TEKNOLOJİ VE DİJİTAL ALANLARDA YATIRIMLARI KRİTİK GÖRDÜĞÜMÜZ İÇİN HAVACILIK YAZILIMLARI KONUSUNDAKİ ATILIMLARA DA ÖNEM VERİYORUZ:
BABAM ŞEVKET SABANCI’DAN ALDIĞIM UNUTULMAZ DERSLER
- OMZUNDAN BAKMAK Hayata onun omuzlarından bakmanın beni ne kadar güçlü kıldığını öğrendim. Rahmetli babam Şevket Sabancı, çalışkanlık, vizyon sahibi olmak, güvenilirlik, temiz ticaret, ilham veren lider ve daha nice değerleri ile bizlere ilham kaynağı olmaya devam edecek ve yolumuza ışık tutacak.
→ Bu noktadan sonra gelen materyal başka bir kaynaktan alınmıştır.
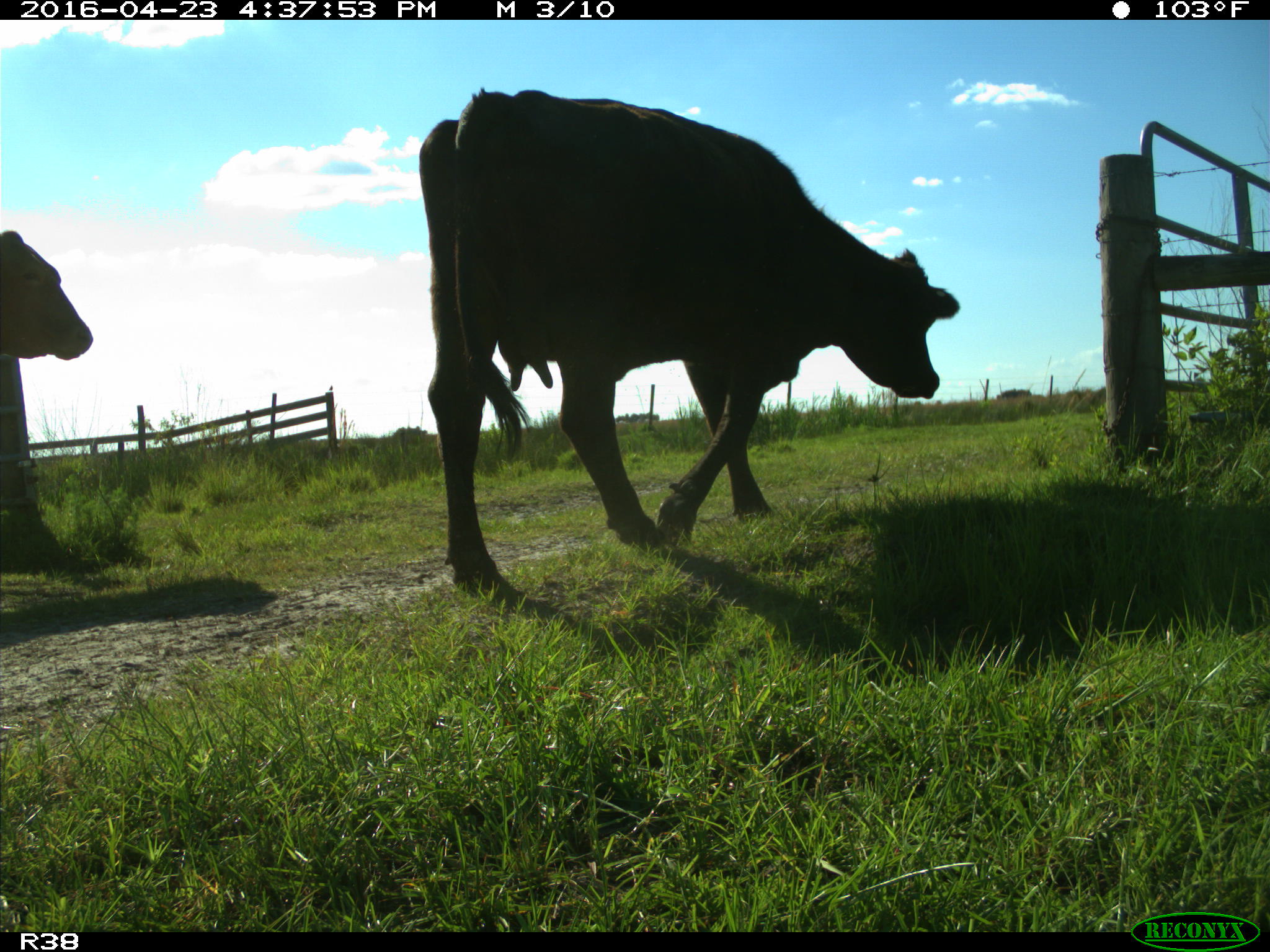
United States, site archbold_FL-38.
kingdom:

- “NEDEN?” SORUSU Babam “Neden?” diye çok sorardı. Sorunun arkasında ise “kutunun dışına iteleme” vardı. Bizi kutunun dışında düşünmeye teşvik eder, yeni ufuklar açmaya uğraşırdı. Bizim otel ve restoran gibi şirketlere hizmet veren Gıdaser adlı bir şirketimiz var, kamyonetlerle dağıtım yapar. Babam şirketin genel müdürünü ‘motosikletle dağıtım yapalım’ diye çok zorlamıştı. Yıllar öncesinden söz ediyorum. Ben dahil bütün yönetim hayır demiştik. Şimdi motosiklete dayalı şirketler var. Rahmetli babam o zamandan görmüştü.
- İTİBAR Hastalığının ilerleyen yıllarında babama, Türkiye’nin en zengin grubu olamayabiliriz ama en itibarlısı olacağımızın sözünü veririm, dedim. Kafasını kaldırdı ve “Sen itibarını korursan, parayı zaten bulursun” karşılığını verdi. Benim için uzun paragraflara gerek duymayan anlamlı bir sözdü.
- SÜREKLİLİK ÖNEMLİ Babam son 10-15 yılda işe tam zamanlı gelmezdi. İşleri bize devretmişti. Bu da beni, ‘Benden sonra kim olacak’ konusunu düşünmeye itti. Ben de “Kim?” sorusuna yanıt arıyorum. Kurumun devamlılığı çok önemli. Babam rahmetli oldu ve işlerimiz hiç aksamadı. Çünkü, düzenimiz o hayattayken kurulmuştu.
- ESAS SOSYAL Hayırseverlik bizim aile geleneğimiz… Ülkemizin kalkınmasına katkı amacıyla 2015 yılında Esas Sosyal’i kurduk ve dokunacağımız ilk alanı da “gençlik ve istihdam” olarak belirledik. Şevket Sabancı vizyonuyla İlk Fırsat Programı’ndan sonra şimdi de Hayırlı Sabancı desteği ile İngilizce Fırsatım programını başlattık. Amacımız, gençlerin okuldan istihdama geçiş süreçlerinde yaşadıkları fırsat eşitsizliğine çözüm modeli sunmak.